Find the lines of the records in which the word "infographic" appears and report how many there are, as a number alone.
(Beginning of Provided data)
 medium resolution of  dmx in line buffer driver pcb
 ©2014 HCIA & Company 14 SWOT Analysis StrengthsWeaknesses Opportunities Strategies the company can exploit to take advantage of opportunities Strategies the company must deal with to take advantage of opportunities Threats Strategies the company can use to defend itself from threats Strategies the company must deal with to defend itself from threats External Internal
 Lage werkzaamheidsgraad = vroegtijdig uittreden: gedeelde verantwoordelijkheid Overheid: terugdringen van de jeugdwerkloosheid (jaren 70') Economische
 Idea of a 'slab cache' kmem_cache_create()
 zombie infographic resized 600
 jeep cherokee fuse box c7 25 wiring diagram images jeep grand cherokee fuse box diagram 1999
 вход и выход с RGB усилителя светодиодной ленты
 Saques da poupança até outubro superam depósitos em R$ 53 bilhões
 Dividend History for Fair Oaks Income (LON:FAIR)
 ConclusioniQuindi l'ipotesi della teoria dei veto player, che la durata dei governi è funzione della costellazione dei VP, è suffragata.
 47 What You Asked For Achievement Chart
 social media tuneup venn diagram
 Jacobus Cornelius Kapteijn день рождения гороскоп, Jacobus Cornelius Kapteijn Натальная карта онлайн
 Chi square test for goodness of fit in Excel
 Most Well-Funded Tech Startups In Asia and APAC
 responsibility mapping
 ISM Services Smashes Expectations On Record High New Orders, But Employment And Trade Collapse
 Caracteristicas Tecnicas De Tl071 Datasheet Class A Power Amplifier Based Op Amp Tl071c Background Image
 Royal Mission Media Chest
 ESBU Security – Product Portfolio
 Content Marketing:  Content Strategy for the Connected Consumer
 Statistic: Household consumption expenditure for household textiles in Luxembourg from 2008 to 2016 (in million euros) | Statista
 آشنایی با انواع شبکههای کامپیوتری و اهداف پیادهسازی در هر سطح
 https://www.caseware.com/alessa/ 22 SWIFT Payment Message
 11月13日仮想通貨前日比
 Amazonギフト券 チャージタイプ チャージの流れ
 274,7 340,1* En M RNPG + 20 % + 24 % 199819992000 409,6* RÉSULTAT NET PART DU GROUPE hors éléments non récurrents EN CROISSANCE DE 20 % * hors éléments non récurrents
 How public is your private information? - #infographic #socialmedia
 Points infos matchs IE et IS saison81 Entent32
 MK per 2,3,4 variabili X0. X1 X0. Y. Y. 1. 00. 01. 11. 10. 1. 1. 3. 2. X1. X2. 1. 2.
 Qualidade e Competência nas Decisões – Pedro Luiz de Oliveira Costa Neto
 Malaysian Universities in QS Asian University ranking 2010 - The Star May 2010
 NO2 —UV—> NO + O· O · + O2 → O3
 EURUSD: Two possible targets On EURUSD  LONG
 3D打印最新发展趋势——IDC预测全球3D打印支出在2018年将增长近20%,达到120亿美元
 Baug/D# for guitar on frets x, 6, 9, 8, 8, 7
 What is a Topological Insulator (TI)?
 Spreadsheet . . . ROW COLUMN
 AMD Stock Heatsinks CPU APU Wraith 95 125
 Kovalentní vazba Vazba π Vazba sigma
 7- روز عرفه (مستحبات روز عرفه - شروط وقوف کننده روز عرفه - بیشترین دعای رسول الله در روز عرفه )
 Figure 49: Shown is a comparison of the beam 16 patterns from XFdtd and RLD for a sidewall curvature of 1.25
(End of Provided data)
Answer space:
2